Your objective » Write down exactly the lines from the one below that has "A dark blue cloak with a gold leaf clasp" to the end of the data, both ends included; the pictures should not appear in your copy.

Image-text web data:
────

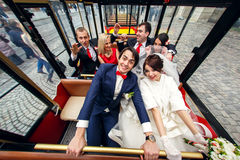 婚姻的夫妇微笑坐与旅游火车的朋友 免版税图库摄影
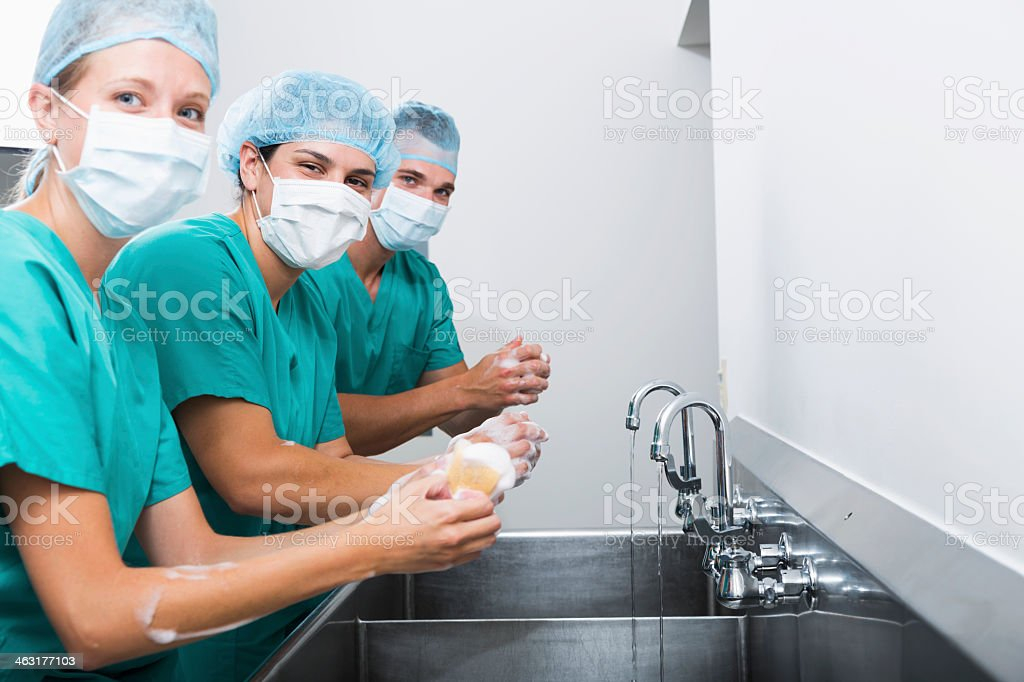 Surgeons washing hands stock photo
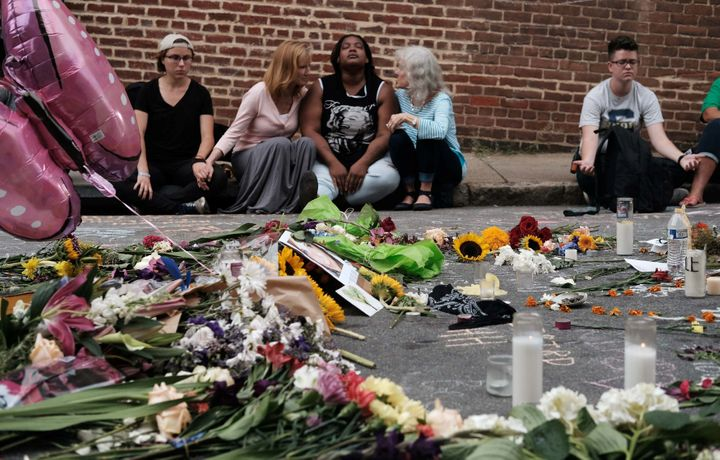 A group sits by a memorial to the victims of the deadly car attack on a group of counter-protesters during a white supremacist rally in Charlottesville, Virginia.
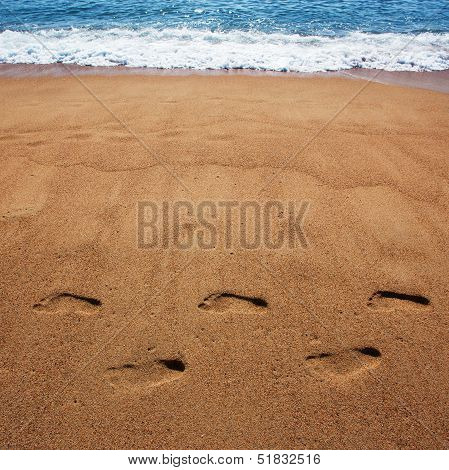 Human Foot Prints In The Sand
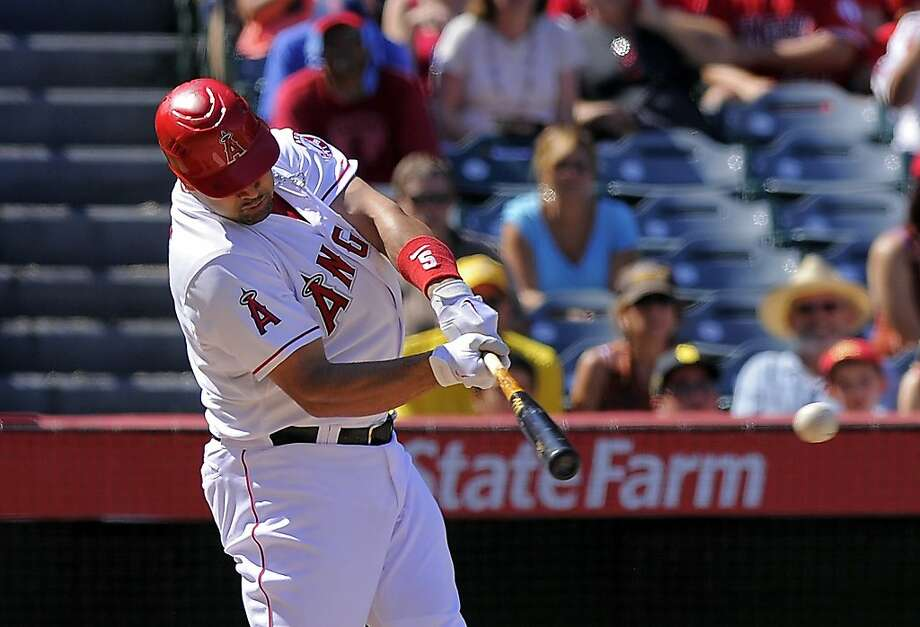 Albert Pujols, right, reached the 100-RBI mark for the 11th time in 12 big-league seasons with a two-run double as the Angels remained 2 1/2 games behind the A's for the second wild-card spot. Photo: Mark J. Terrill, Associated Press
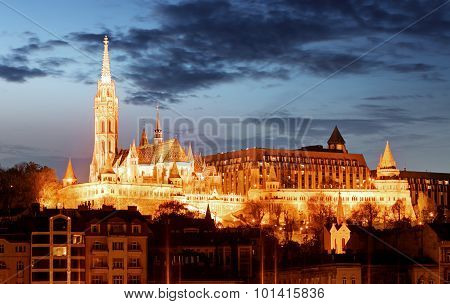 Matthias Church And Fisherman's Bastion Over The Danube River At Night. Budapest, Hungary.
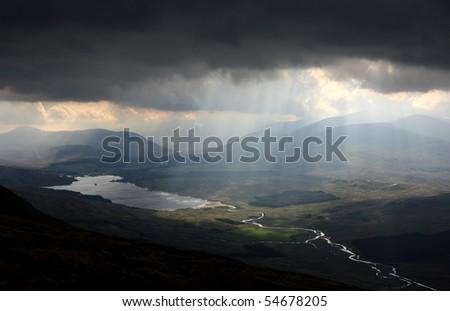 Sunbeams shining through dark clouds above Loch Tulla, Scotland - stock photo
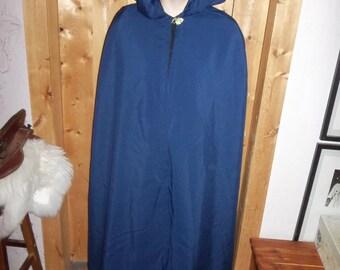A dark blue cloak with a gold leaf clasp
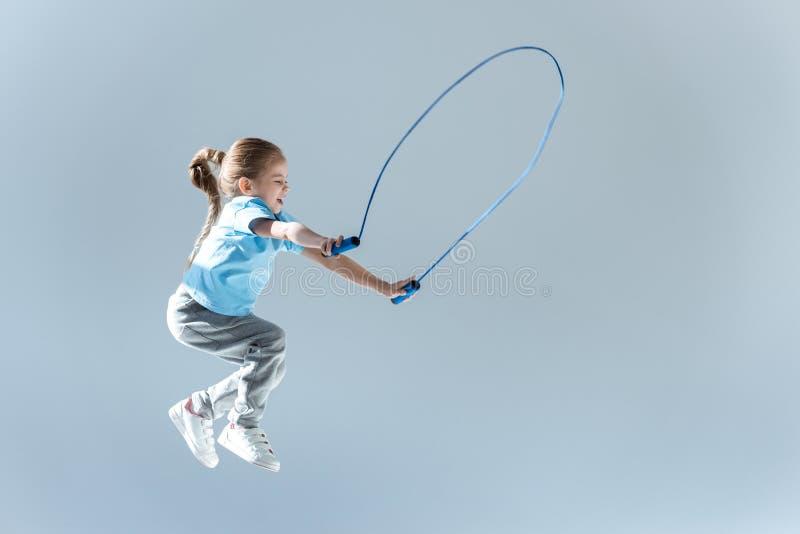 Vue de côté de l'exercice humping de fille heureuse avec la corde à sauter images stock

────

Answer space »
A dark blue cloak with a gold leaf clasp
 Vue de côté de l'exercice humping de fille heureuse avec la corde à sauter images stock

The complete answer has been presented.